The Lambert-Beer Law introduces the concept of absorbance (A) of a sample as $A=log\frac{I}{I_0}$. Where $I_0$ represents the intensity of the incident light and I the intensity of the light passing through the cell. We can also express absorbance as a function of cuvette length and solute concentration. \begin{equation} A=log\frac{I_0}{I}=\epsilon\cdot c\cdot l \end{equation} Where $l$ is the length of the cuvette in cm, $c$ represents the concentration of solute in mol/l and $\epsilon$ is the molar absorptivity (molar extinction coefficient) measured in l/mol.cm.
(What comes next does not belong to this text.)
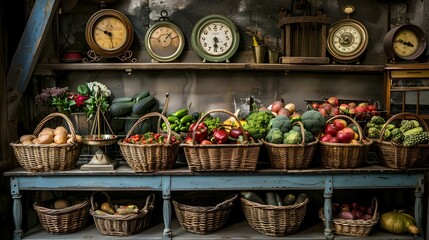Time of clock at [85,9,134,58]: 5:49
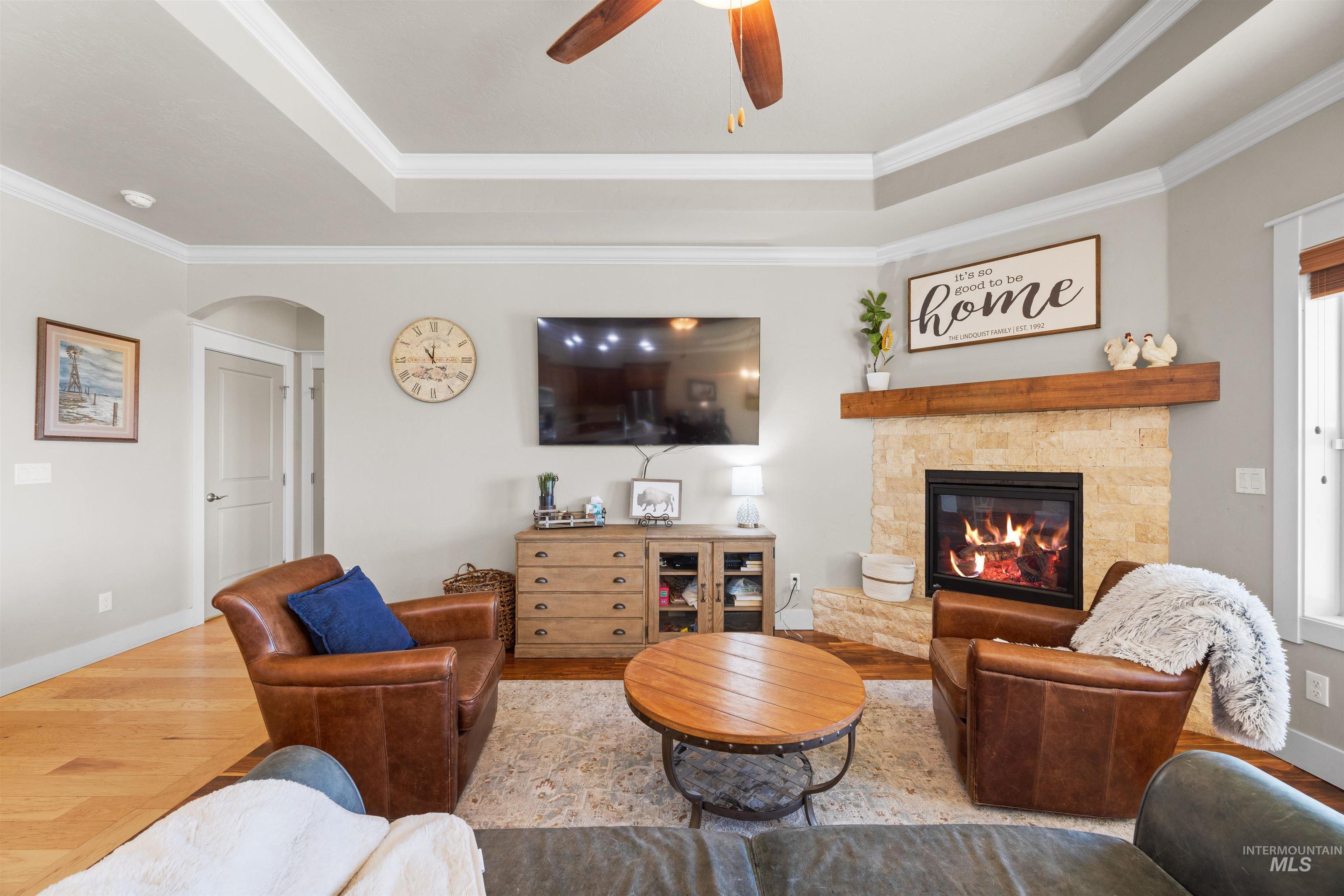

For a given concentration and cuvette length, the molar absorptivity determines whether the intensity of the band (absorbance) is high or low. It is very common to represent $log\epsilon$ in ordinates instead of the absorbance, in abscissas the wavelength is represented. To see the importance of the molar absorptivity coefficient, we will compare its value in the $\pi \rightarrow\pi^{\ast}$ transition of 1,3-butadiene ($\lambda =217\;nm$), which presents a $\epsilon =21000\;l/mol.cm$ ($log\epsilon=4.32$), with the transition $n\rightarrow \pi^{\ast}$ of acetone ($\lambda =280\ ;nm$) which presents $\epsilon =12\;l/mol.cm$ ($log\epsilon =1.08$). In the case of 1,3-butadiene an intense band is observed while in acetone it corresponds to a very low intensity band (forbidden transition). In general, those with a molar absorptivity of less than 100 l/mol.cm are considered prohibited transitions.